Model¶
The Model module of SpaHDmap encapsulates the model architecture, including the SpaHDmapUnet and the GraphAutoEncoder.
- class SpaHDmap.model.SpaHDmapUnet(rank=20, num_genes=2000, num_channels=3, reference=None)[source]¶
A deep learning architecture for image and spot expression prediction. It integrates Non-negative Matrix Factorization (NMF) and low-rank representation, enabling efficient prediction and high-definition pixel-wise embedding output.
- Parameters:
rank (
int) – The rank of the low-rank representation. Defaults to 20.num_genes (
int) – The number of genes in the dataset. Defaults to 2000.num_channels (
int) – The number of channels in the input image. Defaults to 3.reference (
Optional[dict]) – Dictionary of query and reference pairs, e.g., {‘query1’: ‘reference1’, ‘query2’: ‘reference2’}. Only used for multi-section analysis. Defaults to None.
Example
>>> model = SpaHDmapUnet(rank=20, num_genes=1000, num_channels=3) >>> image = torch.rand(1, 3, 256, 256) >>> feasible_coord = {} >>> vd_score = torch.rand(1) >>> model(image, feasible_coord, vd_score)

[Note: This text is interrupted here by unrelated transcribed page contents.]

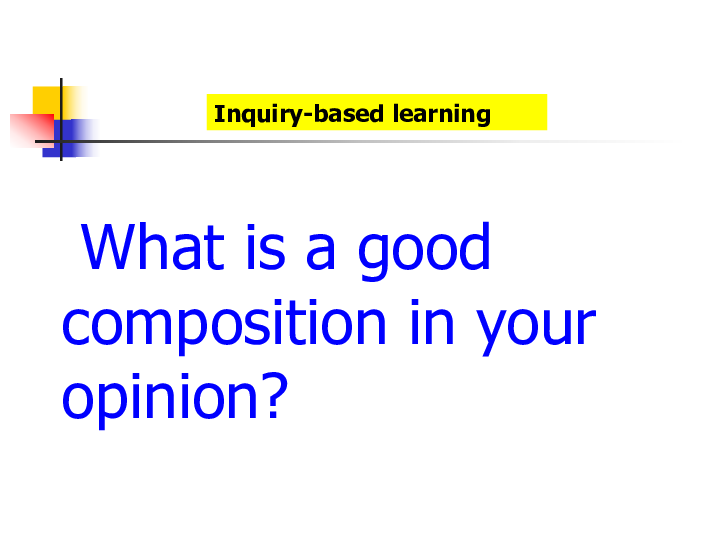 Inquiry-based learning

What is a good composition in your opinion?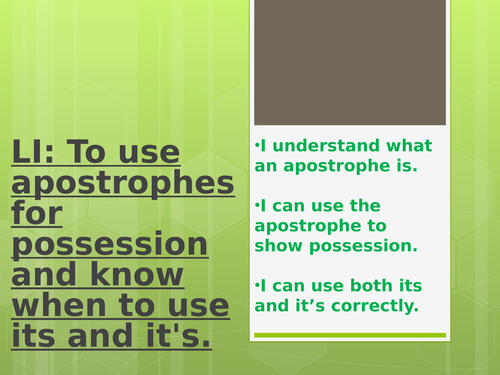 LI: To use apostrophes for possession and know when to use its and it's.

•I understand what an apostrophe is.

•I can use the apostrophe to show possession.

•I can use both its and it’s correctly.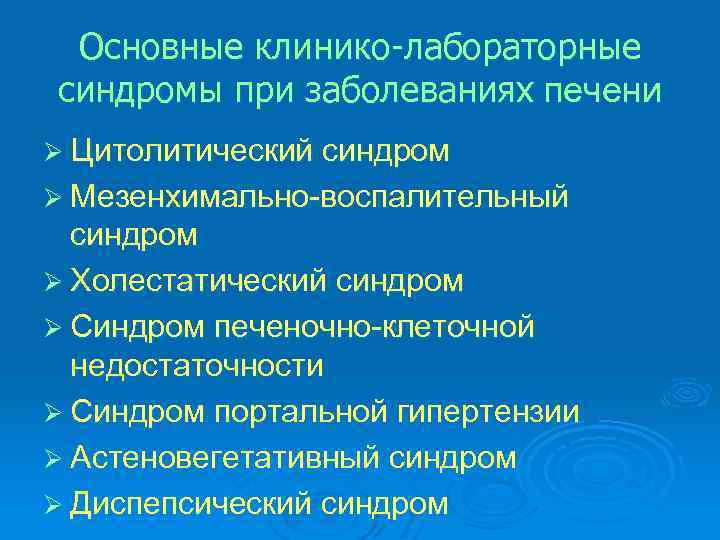 Основные клинико-лабораторные синдромы при заболеваниях печени

➢ Цитолитический синдром
➢ Мезенхимально-воспалительный синдром
➢ Холестатический синдром
➢ Синдром печеночно-клеточной недостаточности
➢ Синдром портальной гипертензии
➢ Астеновегетативный синдром
➢ Диспепсический синдром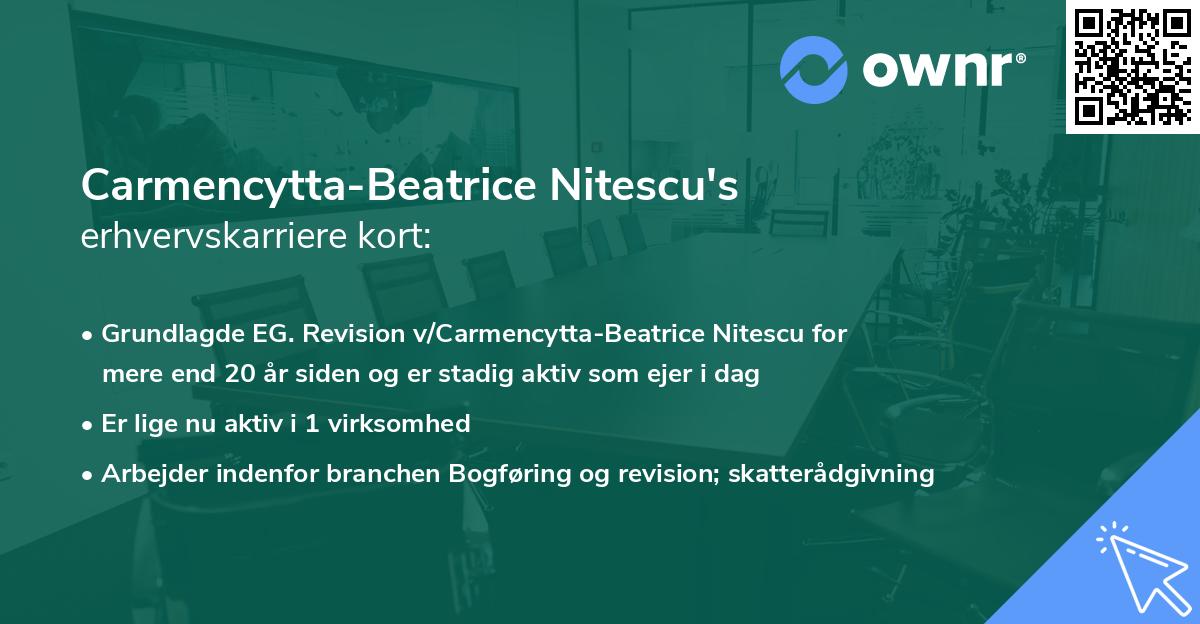 ownr®

Carmencytta-Beatrice Nitescu's
erhvervskarriere kort:

• Grundlagde EG. Revision v/Carmencytta-Beatrice Nitescu for mere end 20 år siden og er stadig aktiv som ejer i dag
• Er lige nu aktiv i 1 virksomhed
• Arbejder indenfor branchen Bogføring og revision; skatterådgivning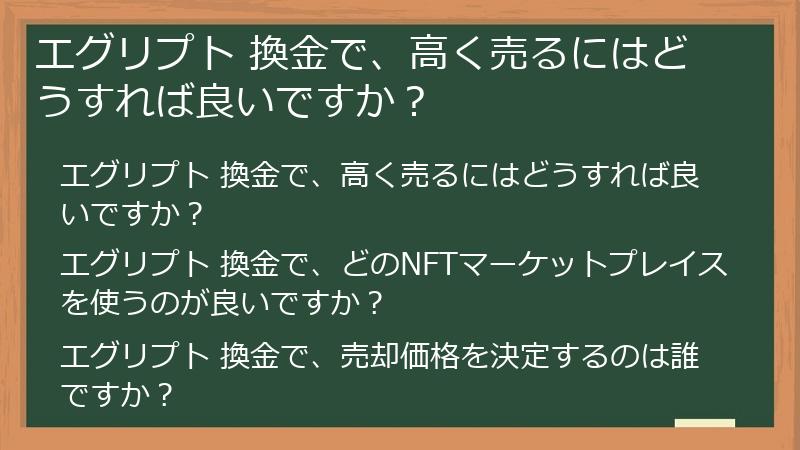 エグリプト 換金で、高く売るにはどうすれば良いですか？

エグリプト 換金で、高く売るにはどうすれば良いですか？

エグリプト 換金で、どのNFTマーケットプレイスを使うのが良いですか？

エグリプト 換金で、売却価格を決定するのは誰ですか？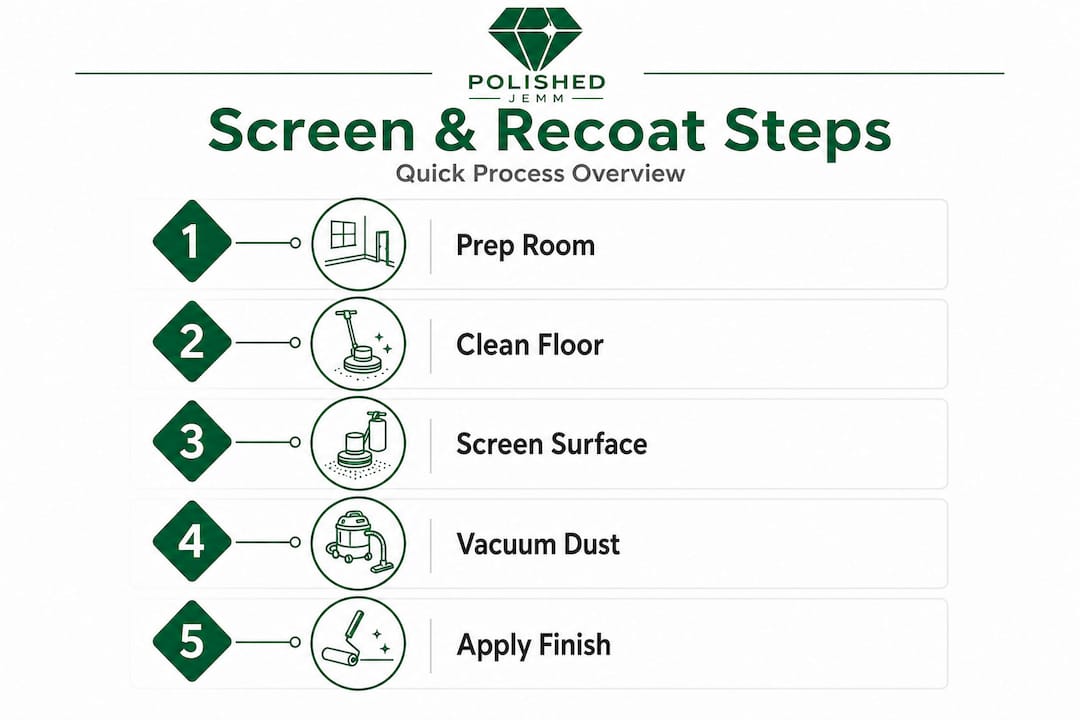 POLISHED
JEMM

Screen & Recoat Steps
Quick Process Overview

1 Prep Room

2 Clean Floor

3 Screen Surface

4 Vacuum Dust

5 Apply Finish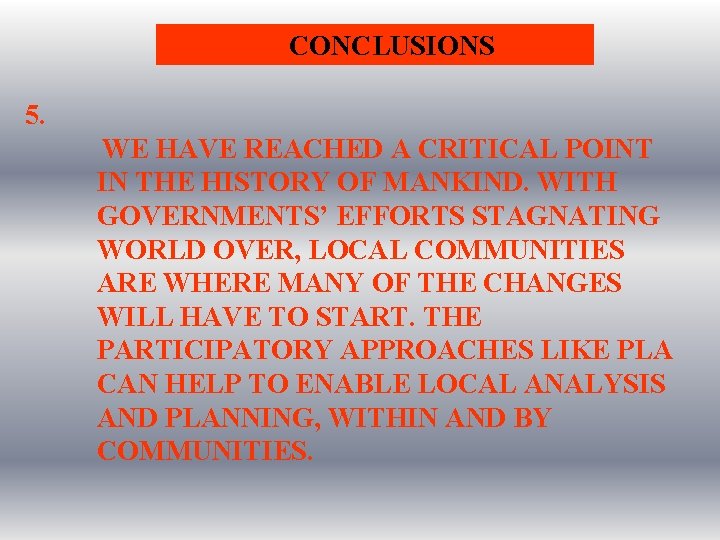 CONCLUSIONS

5.

WE HAVE REACHED A CRITICAL POINT IN THE HISTORY OF MANKIND. WITH GOVERNMENTS' EFFORTS STAGNATING WORLD OVER, LOCAL COMMUNITIES ARE WHERE MANY OF THE CHANGES WILL HAVE TO START. THE PARTICIPATORY APPROACHES LIKE PLA CAN HELP TO ENABLE LOCAL ANALYSIS AND PLANNING, WITHIN AND BY COMMUNITIES.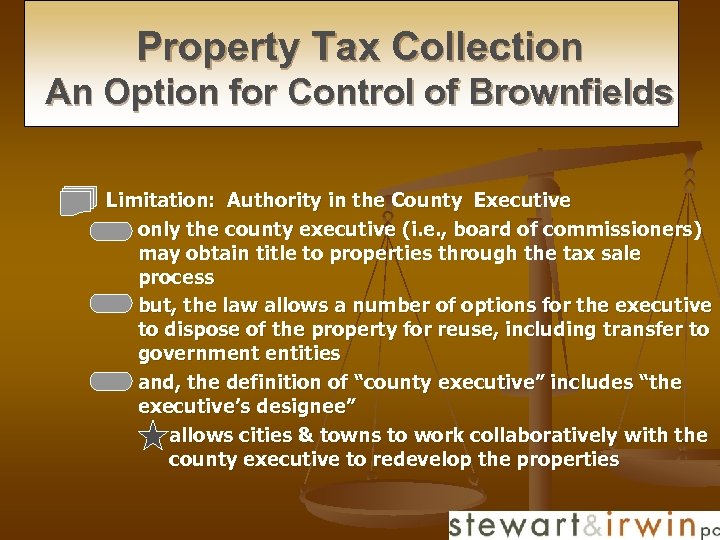 Property Tax Collection
An Option for Control of Brownfields

Limitation: Authority in the County Executive

only the county executive (i.e., board of commissioners) may obtain title to properties through the tax sale process

but, the law allows a number of options for the executive to dispose of the property for reuse, including transfer to government entities

and, the definition of “county executive” includes “the executive’s designee”

allows cities & towns to work collaboratively with the county executive to redevelop the properties

stewart&irwin pc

- forward(image, section_name=None, feasible_coord=None, vd_score=None, encode_only=False)[source]¶
Forward pass for the SpaHDmapUnet model.
- Parameters:
image – Input image tensor.
section_name – Section name for batch effect removal. Default to None.
feasible_coord – Dictionary of feasible coordinates. Default to None.
vd_score – Input tensor representing the sequenced spot embeddings. Default to None.
encode_only – Whether to only perform encoding. Default to False.
- Returns:
- image_pred
Predicted image.
- spot_exp_pred
Predicted spot expression (if feasible coordinates are provided).
- HR_score
High-resolution pixel-wise embedding output.